● PROBLEMS TO SOLVE:
(A) For each of the statements (i), (ii) and (iii), state whether it agrees with the article on travelers facing eviction, and support each yes or no with the deciding words of that article, quoted exactly. (i) Around a dozen caravans are on the Matlock Station car park. (ii) The district council has maintained a permanent site for travelers in the district for many years. (iii) The Knabhall Lane site was assigned as a temporary home only.
(B) According to the article on travelers facing eviction, where were the travelers staying during the first lockdown?
(C) Reproduce the portion of the article on travelers facing eviction that begins at the words "Travellers at railway" and ends after the words "despite lockdown restrictions.".

● PASSAGE PROVIDED:
----
Travellers at railway station facing eviction
TRAVELLERS who have moved on to a railway station car park are set to be evicted, despite lockdown restrictions.
There are around a dozen caravans on the Matlock Station car park, and have been for several months.
Some, a family which has expressed a wish to settle in Ashbourne and for whom the council has a legal homelessness duty, will be allowed to stay but others are set to be evicted.
During the first lockdown, Derbyshire Dales District Council said that travellers, then staying on land near the Agricultural Business Centre in Bakewell, would not be moved until restrictions were lifted.
It said government advice was to “tolerate” and “support” them to avoid moving people during a period of travel restrictions and avoid potentially spreading the virus.
In September, the district council agreed to assign a site in Knabhall Lane, Tansley, near Matlock, as both a temporary and permanent home for travellers.
It has not had a permanent site in the district for decades, a failure it has frequently and readily owned up to.
The Tansley site was said to be the solution to the issue, particularly for one traveller family to which the council has a legal duty to find a home - due to them formally registering as homeless.
----
Excerpts from a dataset
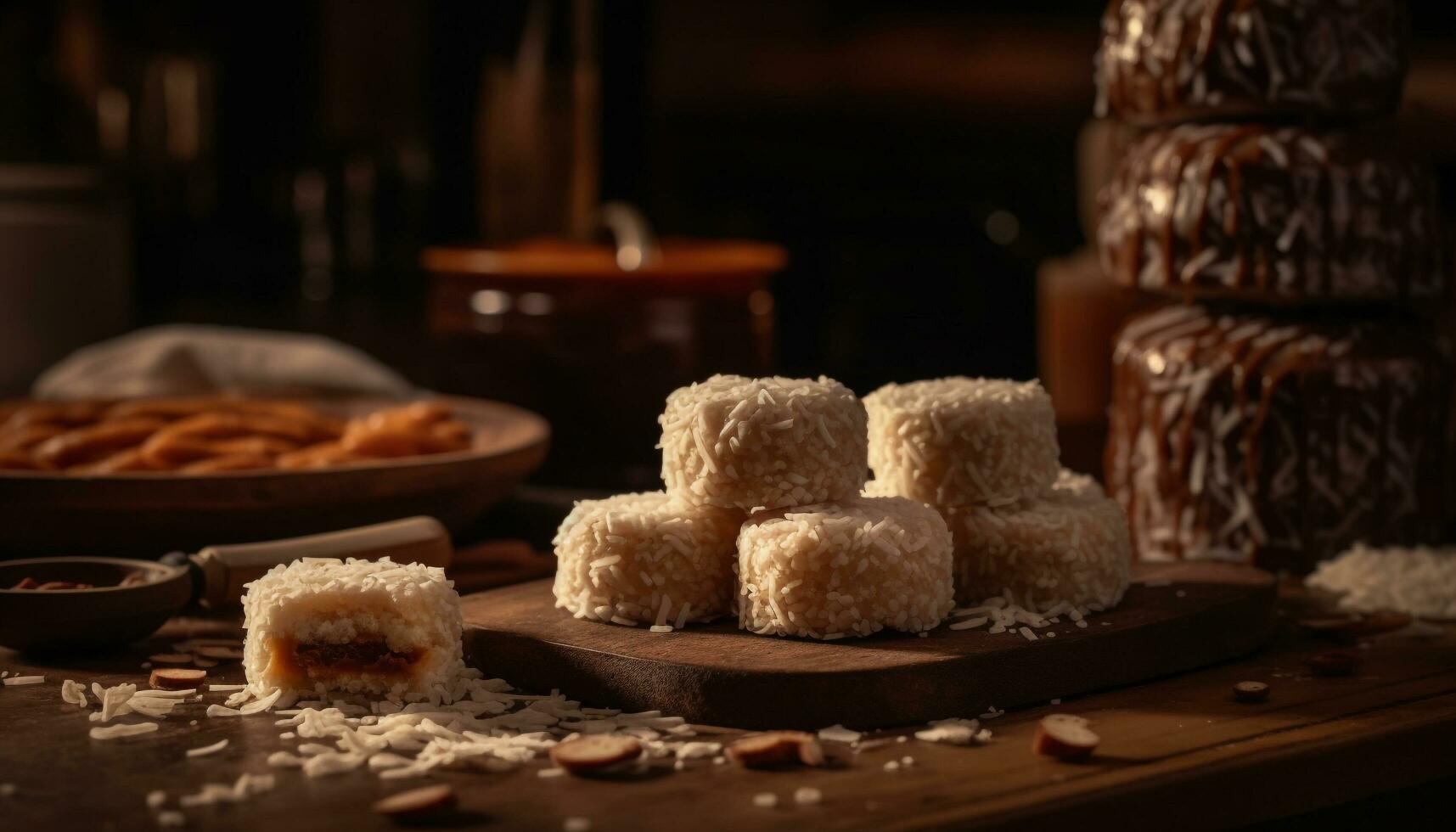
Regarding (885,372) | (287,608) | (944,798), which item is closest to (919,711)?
(944,798)

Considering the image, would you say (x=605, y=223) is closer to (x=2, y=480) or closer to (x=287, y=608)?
(x=2, y=480)

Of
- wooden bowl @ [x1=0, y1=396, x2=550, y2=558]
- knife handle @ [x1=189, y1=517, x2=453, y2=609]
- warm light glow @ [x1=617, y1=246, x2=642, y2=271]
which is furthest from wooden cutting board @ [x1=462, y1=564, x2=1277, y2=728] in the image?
warm light glow @ [x1=617, y1=246, x2=642, y2=271]

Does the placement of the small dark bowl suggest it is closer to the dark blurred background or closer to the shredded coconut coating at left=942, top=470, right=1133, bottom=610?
the shredded coconut coating at left=942, top=470, right=1133, bottom=610

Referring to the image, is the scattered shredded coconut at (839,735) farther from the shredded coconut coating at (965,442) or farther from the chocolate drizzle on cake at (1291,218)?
the chocolate drizzle on cake at (1291,218)

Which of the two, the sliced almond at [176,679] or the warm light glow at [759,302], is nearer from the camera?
the sliced almond at [176,679]

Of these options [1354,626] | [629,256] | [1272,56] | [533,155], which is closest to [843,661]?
[1354,626]

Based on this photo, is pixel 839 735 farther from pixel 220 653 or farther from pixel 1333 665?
pixel 220 653

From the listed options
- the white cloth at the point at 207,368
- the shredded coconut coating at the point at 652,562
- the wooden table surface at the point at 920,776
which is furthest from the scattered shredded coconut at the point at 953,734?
the white cloth at the point at 207,368
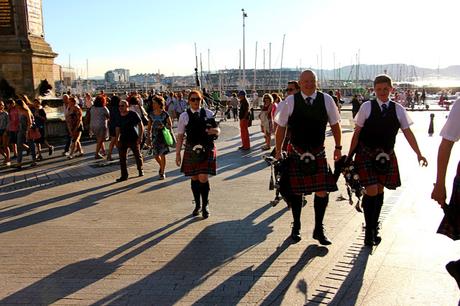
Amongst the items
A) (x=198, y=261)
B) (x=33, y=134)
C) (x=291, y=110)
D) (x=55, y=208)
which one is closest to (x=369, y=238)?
(x=291, y=110)

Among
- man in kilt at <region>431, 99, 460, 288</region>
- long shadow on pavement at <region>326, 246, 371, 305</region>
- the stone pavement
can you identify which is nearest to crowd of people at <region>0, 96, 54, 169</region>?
the stone pavement

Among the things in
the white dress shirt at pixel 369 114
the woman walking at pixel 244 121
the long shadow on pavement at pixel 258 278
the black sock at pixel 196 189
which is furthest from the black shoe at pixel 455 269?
the woman walking at pixel 244 121

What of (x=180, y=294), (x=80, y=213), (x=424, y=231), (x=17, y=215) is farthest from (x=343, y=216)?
(x=17, y=215)

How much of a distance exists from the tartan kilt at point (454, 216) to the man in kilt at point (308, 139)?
1.89 metres

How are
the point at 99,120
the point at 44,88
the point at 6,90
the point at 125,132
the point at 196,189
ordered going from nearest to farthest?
the point at 196,189
the point at 125,132
the point at 99,120
the point at 6,90
the point at 44,88

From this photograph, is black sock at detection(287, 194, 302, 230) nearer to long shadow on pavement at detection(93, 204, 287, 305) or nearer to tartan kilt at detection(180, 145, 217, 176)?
long shadow on pavement at detection(93, 204, 287, 305)

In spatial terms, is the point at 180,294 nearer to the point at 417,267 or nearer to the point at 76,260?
the point at 76,260

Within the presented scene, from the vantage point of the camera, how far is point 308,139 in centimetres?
521

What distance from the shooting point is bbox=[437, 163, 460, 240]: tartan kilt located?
3.34 m

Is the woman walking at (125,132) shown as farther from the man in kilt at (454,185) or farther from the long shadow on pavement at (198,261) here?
the man in kilt at (454,185)

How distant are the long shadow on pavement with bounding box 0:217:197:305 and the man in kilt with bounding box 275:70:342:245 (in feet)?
5.99

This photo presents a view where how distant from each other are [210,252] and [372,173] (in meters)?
1.93

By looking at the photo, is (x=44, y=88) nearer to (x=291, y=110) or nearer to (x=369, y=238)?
(x=291, y=110)

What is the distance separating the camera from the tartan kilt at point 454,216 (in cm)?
334
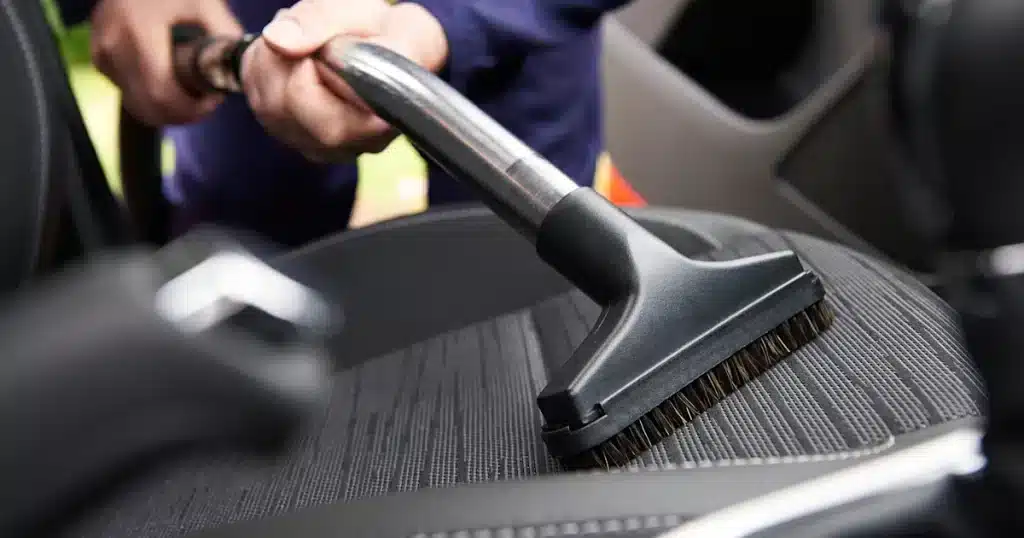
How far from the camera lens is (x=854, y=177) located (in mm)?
931

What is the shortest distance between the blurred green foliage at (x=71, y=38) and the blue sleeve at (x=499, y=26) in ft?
0.92

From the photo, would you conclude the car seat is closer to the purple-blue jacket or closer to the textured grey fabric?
the textured grey fabric

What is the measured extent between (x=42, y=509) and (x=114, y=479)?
1cm

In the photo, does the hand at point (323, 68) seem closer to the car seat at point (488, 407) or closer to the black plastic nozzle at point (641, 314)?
the car seat at point (488, 407)

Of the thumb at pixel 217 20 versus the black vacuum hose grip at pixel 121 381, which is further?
the thumb at pixel 217 20

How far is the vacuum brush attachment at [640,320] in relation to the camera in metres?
0.33

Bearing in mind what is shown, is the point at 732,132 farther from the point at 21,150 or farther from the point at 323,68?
the point at 21,150

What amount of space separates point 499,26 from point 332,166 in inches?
10.7

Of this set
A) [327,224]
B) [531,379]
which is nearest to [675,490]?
[531,379]

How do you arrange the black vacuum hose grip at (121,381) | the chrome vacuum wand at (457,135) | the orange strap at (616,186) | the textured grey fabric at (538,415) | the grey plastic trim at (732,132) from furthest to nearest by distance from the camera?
the orange strap at (616,186) < the grey plastic trim at (732,132) < the chrome vacuum wand at (457,135) < the textured grey fabric at (538,415) < the black vacuum hose grip at (121,381)

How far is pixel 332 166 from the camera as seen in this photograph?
86 cm

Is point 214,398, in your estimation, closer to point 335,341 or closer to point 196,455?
point 196,455

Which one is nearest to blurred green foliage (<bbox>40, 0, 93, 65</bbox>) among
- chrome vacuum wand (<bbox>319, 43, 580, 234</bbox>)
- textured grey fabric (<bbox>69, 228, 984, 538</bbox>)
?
chrome vacuum wand (<bbox>319, 43, 580, 234</bbox>)

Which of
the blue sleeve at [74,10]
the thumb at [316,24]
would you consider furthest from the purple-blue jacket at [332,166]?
the thumb at [316,24]
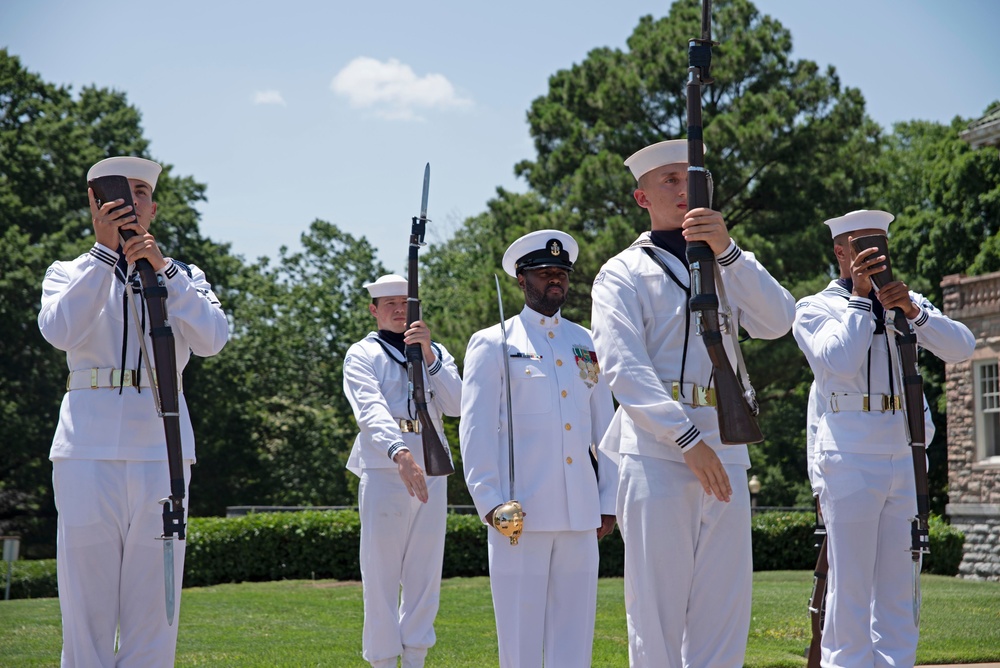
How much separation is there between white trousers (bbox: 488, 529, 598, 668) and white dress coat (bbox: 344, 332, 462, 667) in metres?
1.72

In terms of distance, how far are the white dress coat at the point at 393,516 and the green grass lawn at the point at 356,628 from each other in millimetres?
1555

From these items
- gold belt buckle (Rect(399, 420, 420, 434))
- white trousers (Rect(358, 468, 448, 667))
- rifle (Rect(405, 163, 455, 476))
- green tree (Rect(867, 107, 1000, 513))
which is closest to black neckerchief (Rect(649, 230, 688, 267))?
rifle (Rect(405, 163, 455, 476))

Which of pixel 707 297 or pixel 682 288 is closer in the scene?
pixel 707 297

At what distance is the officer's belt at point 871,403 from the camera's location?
6.61 meters

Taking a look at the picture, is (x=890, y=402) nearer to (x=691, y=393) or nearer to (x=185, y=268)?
(x=691, y=393)

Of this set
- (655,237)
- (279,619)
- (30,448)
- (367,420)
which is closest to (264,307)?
(30,448)

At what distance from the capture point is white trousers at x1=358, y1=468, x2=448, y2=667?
24.4ft

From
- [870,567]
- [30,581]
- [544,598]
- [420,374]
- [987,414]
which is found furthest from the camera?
[987,414]

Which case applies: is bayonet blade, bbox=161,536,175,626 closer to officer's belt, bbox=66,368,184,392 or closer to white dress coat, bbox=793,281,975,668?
officer's belt, bbox=66,368,184,392

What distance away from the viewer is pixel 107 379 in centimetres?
510

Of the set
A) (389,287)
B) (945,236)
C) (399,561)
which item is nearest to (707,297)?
(399,561)

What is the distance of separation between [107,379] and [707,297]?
2617 millimetres

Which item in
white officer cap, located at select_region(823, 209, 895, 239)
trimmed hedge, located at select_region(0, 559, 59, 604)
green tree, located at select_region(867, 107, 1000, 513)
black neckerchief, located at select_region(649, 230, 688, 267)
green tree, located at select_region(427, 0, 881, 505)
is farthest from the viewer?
green tree, located at select_region(867, 107, 1000, 513)

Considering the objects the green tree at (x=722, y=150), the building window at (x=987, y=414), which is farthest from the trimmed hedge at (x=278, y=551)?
the green tree at (x=722, y=150)
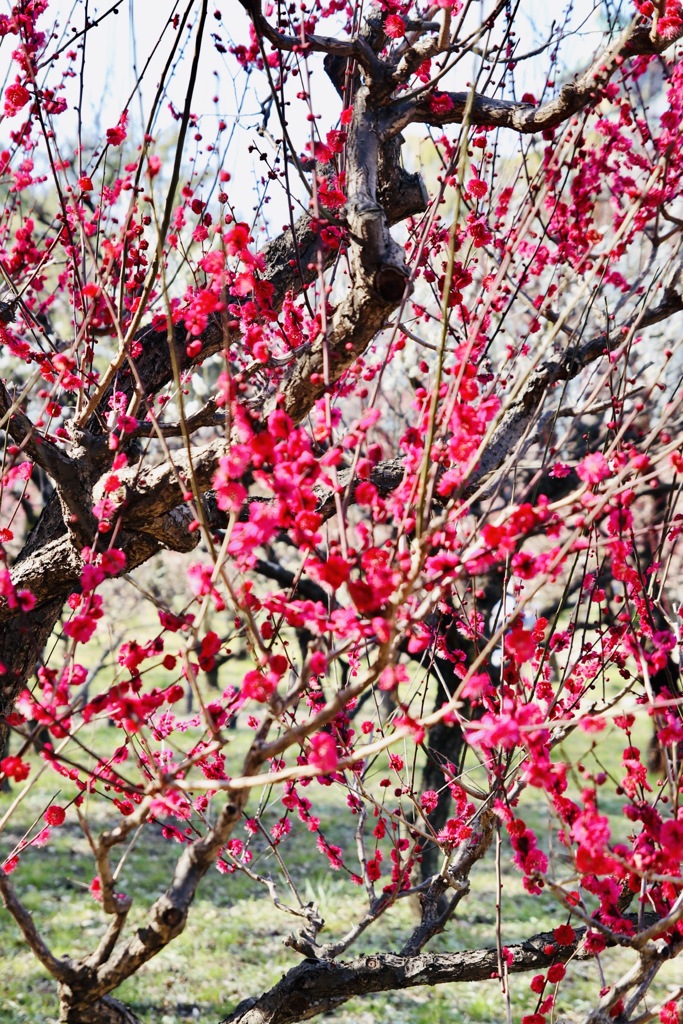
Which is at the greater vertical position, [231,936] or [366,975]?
[366,975]

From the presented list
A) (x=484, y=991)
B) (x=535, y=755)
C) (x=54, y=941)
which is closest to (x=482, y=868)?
(x=484, y=991)

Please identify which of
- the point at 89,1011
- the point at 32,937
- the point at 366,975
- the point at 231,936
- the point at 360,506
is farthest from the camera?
the point at 231,936

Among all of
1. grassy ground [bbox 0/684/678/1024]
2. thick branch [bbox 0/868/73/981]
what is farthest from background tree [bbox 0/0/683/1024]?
grassy ground [bbox 0/684/678/1024]

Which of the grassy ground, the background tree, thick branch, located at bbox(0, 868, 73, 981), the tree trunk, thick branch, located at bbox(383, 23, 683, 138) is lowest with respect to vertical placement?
the grassy ground

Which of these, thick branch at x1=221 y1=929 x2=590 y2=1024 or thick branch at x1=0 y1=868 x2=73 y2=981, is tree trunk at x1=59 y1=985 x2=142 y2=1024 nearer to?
thick branch at x1=0 y1=868 x2=73 y2=981

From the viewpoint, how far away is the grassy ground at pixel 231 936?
623 centimetres

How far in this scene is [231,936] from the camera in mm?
7465

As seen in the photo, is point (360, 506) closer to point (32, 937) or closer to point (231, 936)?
point (32, 937)

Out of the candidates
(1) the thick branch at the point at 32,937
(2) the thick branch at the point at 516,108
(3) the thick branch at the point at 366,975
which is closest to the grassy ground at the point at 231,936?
(3) the thick branch at the point at 366,975

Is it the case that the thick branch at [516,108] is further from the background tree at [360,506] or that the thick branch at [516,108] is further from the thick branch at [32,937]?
the thick branch at [32,937]

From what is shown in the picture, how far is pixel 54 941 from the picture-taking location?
7.14 meters

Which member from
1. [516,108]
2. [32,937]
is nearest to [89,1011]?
[32,937]

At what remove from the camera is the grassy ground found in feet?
20.4

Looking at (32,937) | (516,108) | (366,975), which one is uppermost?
(516,108)
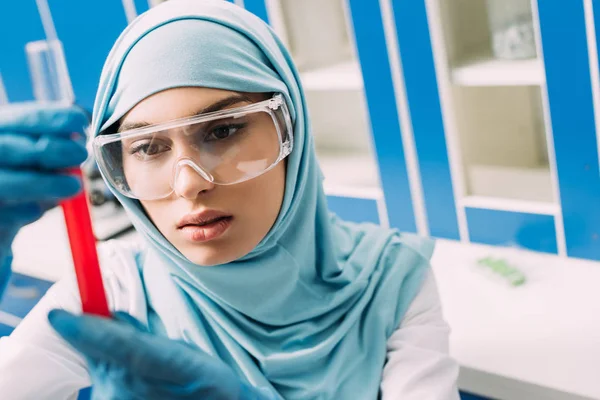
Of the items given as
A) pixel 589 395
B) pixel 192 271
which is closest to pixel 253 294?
pixel 192 271

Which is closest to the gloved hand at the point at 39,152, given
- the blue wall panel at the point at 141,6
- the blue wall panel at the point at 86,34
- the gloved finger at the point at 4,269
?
the gloved finger at the point at 4,269

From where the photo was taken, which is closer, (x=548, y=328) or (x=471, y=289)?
(x=548, y=328)

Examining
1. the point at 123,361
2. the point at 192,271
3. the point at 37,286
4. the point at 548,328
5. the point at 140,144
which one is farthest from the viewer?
the point at 37,286

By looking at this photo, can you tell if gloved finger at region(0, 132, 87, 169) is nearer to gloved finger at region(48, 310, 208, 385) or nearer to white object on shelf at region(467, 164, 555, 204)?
gloved finger at region(48, 310, 208, 385)

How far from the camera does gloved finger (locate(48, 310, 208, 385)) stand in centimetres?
87

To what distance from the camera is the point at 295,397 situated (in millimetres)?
1360

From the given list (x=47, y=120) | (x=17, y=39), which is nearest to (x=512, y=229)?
(x=47, y=120)

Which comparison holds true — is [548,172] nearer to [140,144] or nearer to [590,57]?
[590,57]

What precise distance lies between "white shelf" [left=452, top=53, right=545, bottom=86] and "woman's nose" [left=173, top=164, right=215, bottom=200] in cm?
90

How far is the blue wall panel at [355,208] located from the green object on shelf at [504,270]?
15.6 inches

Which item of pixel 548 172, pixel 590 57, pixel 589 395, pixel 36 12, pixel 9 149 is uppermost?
pixel 36 12

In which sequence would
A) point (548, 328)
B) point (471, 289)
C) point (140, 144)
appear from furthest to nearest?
point (471, 289) → point (548, 328) → point (140, 144)

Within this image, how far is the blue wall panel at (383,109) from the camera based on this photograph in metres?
1.91

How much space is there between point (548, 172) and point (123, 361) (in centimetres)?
145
----
● RESPONSES BY ITEM NUMBER:
(A)
(i) Yes: "There are around a dozen caravans on the Matlock Station car park"
(ii) No: "It has not had a permanent site in the district for decades"
(iii) No: "as both a temporary and permanent home for travellers"

(B) On land near the Agricultural Business Centre in Bakewell.

(C)
Travellers at railway station facing eviction
TRAVELLERS who have moved on to a railway station car park are set to be evicted, despite lockdown restrictions.